前編では、燻し液にドボンと漬け込んだだけでした。次はデストロイ加工編に突入します。
届いた状態がこれです。ピカピカ好きな私でも、確かにこれは何とも表現し難い、あともう一歩感を覚えました。
細長い、インディアンジュエリーにあるようなタイプのチェーンはメガネにどうかなと思い、そういうのを仕入れてみましたが何かが足りない。おそらくですが、ピース毎の出来が不均一なのにも関わらず、カットの切断面は工作機械を使っているためかスパッと正確です。その切削痕も強く残っているため、ラフなのかキリッとしているのか、手作りの大味だけど人間味のある優しい雰囲気なのか機械の画一な無機質な感じなのか。そういうどっちつかずなのがあともう一歩の原因なのかなと分析。といことでどっちかに振る改善をします。

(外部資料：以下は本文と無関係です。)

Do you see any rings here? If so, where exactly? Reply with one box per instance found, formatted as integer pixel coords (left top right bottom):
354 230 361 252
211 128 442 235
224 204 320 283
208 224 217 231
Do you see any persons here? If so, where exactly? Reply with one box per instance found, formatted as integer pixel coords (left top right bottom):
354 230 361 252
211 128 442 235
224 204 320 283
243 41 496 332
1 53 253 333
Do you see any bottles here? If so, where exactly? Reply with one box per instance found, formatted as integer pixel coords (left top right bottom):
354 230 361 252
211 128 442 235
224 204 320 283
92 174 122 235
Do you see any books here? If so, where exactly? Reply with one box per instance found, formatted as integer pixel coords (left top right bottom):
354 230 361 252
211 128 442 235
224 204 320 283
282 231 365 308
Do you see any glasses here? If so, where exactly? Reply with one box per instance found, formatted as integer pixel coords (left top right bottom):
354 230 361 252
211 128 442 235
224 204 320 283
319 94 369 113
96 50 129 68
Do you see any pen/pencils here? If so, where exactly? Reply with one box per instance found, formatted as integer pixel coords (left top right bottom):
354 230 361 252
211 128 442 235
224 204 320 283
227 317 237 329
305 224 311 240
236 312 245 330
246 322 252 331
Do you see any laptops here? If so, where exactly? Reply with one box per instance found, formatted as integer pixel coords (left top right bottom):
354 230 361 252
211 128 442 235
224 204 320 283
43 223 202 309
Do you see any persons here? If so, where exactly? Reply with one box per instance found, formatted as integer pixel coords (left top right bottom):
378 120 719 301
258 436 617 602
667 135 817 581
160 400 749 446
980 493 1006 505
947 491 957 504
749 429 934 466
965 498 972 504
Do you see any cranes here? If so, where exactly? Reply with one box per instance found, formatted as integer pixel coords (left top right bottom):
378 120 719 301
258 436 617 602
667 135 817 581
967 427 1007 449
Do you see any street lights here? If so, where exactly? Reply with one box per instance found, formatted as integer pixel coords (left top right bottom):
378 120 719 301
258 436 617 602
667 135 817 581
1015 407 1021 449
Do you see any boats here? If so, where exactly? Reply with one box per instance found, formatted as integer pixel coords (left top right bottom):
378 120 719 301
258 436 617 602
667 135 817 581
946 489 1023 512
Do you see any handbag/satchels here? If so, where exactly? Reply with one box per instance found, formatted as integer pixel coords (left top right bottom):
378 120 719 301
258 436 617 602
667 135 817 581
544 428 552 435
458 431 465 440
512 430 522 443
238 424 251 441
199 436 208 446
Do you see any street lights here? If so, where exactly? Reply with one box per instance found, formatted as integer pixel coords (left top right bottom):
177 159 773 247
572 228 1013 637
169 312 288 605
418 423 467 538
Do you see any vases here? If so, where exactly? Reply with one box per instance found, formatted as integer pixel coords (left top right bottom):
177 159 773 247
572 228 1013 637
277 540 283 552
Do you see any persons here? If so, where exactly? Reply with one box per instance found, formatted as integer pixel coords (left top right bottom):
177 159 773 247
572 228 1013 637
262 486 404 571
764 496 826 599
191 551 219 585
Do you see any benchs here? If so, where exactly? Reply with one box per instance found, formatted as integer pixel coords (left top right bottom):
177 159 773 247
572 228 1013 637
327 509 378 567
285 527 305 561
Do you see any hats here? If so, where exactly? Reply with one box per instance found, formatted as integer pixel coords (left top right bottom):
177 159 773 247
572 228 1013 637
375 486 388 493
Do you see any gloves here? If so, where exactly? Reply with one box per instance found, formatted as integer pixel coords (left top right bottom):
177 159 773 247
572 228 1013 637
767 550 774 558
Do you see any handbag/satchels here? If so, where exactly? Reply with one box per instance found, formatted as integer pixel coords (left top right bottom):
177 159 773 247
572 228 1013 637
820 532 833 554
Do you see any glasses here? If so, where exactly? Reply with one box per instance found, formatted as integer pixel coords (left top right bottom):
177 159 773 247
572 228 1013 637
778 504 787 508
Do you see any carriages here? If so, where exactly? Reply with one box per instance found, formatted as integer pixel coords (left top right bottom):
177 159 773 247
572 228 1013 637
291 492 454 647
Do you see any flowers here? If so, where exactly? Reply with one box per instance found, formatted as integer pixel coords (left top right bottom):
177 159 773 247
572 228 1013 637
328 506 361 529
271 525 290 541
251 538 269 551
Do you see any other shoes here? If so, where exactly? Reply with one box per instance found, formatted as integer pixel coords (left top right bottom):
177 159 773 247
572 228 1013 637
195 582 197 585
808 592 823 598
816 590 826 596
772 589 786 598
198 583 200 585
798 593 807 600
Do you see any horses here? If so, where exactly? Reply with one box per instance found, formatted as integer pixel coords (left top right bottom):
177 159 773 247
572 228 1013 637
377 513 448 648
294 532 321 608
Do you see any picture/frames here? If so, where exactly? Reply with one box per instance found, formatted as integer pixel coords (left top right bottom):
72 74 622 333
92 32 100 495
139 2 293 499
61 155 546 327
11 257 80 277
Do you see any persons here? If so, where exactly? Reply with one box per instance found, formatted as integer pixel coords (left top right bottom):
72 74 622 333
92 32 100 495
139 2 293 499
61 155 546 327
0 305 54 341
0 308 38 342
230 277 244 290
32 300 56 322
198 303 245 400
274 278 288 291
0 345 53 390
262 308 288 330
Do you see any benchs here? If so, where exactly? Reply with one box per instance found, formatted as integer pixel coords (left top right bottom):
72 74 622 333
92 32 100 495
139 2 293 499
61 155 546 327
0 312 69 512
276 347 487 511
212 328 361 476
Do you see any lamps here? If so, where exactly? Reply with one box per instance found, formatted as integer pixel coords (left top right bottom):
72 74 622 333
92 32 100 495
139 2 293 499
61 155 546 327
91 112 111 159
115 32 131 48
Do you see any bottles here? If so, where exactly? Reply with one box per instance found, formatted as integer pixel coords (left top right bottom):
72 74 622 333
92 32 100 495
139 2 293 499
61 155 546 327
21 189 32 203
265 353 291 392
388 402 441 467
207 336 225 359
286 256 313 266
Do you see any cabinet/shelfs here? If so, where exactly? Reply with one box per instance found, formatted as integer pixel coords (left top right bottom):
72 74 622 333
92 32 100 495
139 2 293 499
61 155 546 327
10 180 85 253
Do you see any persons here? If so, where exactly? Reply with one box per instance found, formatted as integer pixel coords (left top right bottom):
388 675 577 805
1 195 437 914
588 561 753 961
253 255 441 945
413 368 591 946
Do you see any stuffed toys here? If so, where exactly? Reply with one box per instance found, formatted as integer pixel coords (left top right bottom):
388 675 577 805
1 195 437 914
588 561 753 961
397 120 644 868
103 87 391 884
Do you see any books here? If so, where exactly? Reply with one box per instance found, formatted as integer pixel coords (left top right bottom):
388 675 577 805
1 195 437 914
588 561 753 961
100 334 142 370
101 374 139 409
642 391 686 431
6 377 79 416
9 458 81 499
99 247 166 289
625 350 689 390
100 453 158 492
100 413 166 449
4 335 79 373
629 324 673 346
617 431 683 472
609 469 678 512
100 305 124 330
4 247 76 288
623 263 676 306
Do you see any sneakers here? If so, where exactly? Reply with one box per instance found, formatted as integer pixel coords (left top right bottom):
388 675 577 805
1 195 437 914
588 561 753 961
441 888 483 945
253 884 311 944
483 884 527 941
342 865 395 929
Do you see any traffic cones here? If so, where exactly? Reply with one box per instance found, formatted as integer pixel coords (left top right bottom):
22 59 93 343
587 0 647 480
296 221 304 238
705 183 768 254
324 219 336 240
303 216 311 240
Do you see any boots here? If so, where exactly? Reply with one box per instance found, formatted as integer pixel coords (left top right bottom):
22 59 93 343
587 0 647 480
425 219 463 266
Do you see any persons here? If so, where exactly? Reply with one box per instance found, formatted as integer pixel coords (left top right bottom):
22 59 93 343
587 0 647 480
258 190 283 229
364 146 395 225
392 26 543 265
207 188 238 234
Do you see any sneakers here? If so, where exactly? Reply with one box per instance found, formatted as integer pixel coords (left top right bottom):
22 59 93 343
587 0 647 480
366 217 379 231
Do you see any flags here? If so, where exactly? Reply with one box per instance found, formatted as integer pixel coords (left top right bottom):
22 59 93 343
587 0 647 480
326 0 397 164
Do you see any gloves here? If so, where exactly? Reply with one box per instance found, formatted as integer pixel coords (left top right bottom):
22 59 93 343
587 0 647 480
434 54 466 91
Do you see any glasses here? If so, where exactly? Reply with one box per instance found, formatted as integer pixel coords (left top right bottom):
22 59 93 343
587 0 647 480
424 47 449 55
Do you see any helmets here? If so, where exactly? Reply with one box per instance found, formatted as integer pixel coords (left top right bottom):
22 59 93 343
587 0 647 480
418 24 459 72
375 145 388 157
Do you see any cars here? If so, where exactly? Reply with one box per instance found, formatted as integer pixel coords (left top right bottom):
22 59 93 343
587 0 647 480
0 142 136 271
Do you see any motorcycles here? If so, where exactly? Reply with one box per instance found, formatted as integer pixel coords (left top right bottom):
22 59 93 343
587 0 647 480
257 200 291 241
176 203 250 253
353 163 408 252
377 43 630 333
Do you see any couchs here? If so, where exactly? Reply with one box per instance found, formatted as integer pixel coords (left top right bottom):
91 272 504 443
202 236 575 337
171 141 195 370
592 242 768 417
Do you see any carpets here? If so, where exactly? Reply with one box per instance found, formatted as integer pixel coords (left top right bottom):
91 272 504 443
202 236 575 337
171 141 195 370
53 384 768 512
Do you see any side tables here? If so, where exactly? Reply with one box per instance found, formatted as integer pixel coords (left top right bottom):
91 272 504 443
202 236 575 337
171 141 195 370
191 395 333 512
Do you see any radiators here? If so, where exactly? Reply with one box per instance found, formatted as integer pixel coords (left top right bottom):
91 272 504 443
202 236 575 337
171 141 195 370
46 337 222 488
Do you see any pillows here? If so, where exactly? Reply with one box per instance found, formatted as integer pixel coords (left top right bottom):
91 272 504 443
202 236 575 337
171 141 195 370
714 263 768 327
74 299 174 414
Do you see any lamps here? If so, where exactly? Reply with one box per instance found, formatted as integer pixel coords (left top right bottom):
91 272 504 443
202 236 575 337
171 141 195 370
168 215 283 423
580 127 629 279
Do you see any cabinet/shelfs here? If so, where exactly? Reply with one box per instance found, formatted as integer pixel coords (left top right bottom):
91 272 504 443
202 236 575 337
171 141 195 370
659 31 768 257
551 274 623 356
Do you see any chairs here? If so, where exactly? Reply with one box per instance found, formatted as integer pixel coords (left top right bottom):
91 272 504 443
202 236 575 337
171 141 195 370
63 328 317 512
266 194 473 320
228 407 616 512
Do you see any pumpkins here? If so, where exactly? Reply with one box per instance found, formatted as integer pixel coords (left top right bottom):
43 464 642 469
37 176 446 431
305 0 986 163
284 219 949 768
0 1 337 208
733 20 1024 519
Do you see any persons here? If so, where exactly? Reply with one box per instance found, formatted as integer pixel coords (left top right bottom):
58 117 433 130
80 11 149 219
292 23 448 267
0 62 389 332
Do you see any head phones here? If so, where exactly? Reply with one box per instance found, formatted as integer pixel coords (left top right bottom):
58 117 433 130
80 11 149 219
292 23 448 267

このピースの出来がまばらというのは、考えようによっては最高です。シルバー製品を使い込み、凹んでまちまちになっていく過程をすっ飛ばせる可能性を孕みます。ということで、チェーンに施す加工の方向性は定まりまして、使い込んだような当たり+燻しをしていきます。
まずはチェーンに当たりをつけます。
こんな感じで当たりをつけました。2枚中の下の画像は、傷のバリを取るためと機械の切削痕を薄めるために、ペーパーヤスリを程よくかけた後に、ムラが出るように適当にバフを当てた状態です。自然な傷加工を目指す為にはある程度の適当さが大事です。無為自然を目指します。
ちなみに、ランダムに程よい傷や凹みをつける為に、今回はこうしました。
道路に打ち付けています。ちょっと古い凹凸感が強めのアスファルトがオススメです。店の裏の駐車場前で、20回ほどチェーンを握りしめて思いっきり地面に叩きつけておりました。側から見ると、ちょっとヤバい奴だったと思います。程よく尖り、尖り方もまばらで大小さまざまな道路がベストです。打ち付ける行為は繰り返し同じですが、当たりにランダムさが生じます。それが傷のまばらさに繋がります。真のストリートとは、こういうことです。
燻してすぐ。銀らしさが欲しいので、ちょっと磨きます。
いかがでしょうか?結構良い感じにめっちゃ使い込んだような雰囲気が出て、カッコよくなったと思います。めっちゃ使い込んだメガネチェーンって何だ?メガネチェーンを使い込んでもこの量の傷はつかんだろと、冷静になってはいけません。ウォレットチェーンやキーホルダーを使い込んだときの雰囲気が、メガネチェーンに足せたということで捉えていただけると嬉しいです。
金具は歪むと後々面倒なので燻しだけにして取り付けました。
今回も燻し液は温泉の素です。燻す前にペーパーをかけて、燻した後はクロスタイプのシルバー磨きで拭きました。例えば、アスファルトでデストロイ加工をしたのち、燻し専用液でしっかりと黒くして、そのあとにペーパーをかけると、またそれはそれで結果は変わると思います。